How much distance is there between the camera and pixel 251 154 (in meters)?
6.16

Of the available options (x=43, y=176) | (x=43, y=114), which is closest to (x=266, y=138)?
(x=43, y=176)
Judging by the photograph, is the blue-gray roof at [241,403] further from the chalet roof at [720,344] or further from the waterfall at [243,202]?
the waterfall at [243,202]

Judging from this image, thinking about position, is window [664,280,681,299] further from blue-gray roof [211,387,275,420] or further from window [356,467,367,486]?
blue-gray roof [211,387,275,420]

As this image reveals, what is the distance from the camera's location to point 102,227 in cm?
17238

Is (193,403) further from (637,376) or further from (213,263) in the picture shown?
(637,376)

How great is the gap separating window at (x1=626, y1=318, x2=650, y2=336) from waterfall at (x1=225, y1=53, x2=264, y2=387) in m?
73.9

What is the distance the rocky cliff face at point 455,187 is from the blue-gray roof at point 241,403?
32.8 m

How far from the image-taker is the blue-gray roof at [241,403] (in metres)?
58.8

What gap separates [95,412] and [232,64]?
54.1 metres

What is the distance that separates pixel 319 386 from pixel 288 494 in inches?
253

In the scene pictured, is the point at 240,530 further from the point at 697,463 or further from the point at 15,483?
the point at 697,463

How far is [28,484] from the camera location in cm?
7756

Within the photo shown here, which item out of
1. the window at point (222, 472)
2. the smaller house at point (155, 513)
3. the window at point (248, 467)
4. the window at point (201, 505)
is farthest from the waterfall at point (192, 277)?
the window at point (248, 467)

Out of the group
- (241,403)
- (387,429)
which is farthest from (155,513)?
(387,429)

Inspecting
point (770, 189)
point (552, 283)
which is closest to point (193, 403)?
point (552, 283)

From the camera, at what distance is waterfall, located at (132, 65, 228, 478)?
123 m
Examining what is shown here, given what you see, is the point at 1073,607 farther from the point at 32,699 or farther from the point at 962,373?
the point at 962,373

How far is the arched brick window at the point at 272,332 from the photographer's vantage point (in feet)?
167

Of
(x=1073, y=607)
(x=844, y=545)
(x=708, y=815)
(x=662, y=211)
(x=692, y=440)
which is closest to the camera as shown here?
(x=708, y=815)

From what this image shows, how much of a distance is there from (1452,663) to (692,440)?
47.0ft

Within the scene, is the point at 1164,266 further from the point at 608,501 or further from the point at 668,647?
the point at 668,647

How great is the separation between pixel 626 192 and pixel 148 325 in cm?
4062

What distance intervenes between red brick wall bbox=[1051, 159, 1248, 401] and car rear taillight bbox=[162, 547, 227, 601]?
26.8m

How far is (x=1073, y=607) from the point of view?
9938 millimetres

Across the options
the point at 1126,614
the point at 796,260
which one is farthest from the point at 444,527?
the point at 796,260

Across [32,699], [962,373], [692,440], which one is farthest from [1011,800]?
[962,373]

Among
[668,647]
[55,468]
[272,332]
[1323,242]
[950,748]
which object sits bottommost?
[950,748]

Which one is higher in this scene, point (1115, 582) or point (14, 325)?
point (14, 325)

◆ Short task: Convert everything from the line containing "Within the scene, is" down to the end of the rows into a Markdown table with the columns "No." and "Text", numbering each line and omitting blank lines.

◆ Reply:
| No. | Text |
|---|---|
| 1 | Within the scene, is the point at 1164,266 further from the point at 608,501 or further from the point at 668,647? |
| 2 | the point at 668,647 |
| 3 | How great is the separation between pixel 626 192 and pixel 148 325 in cm? |
| 4 | 4062 |
| 5 | What distance intervenes between red brick wall bbox=[1051, 159, 1248, 401] and car rear taillight bbox=[162, 547, 227, 601]? |
| 6 | 26.8m |
| 7 | How far is (x=1073, y=607) from the point of view? |
| 8 | 9938 millimetres |
| 9 | Across the options |
| 10 | the point at 1126,614 |
| 11 | the point at 796,260 |
| 12 | which one is farthest from the point at 444,527? |
| 13 | the point at 796,260 |
| 14 | Across [32,699], [962,373], [692,440], which one is farthest from [1011,800]? |
| 15 | [962,373] |
| 16 | Among |
| 17 | [668,647] |
| 18 | [55,468] |
| 19 | [272,332] |
| 20 | [1323,242] |
| 21 | [950,748] |
| 22 | which object sits bottommost? |
| 23 | [950,748] |
| 24 | Which one is higher in this scene, point (1115, 582) or point (14, 325)? |
| 25 | point (14, 325) |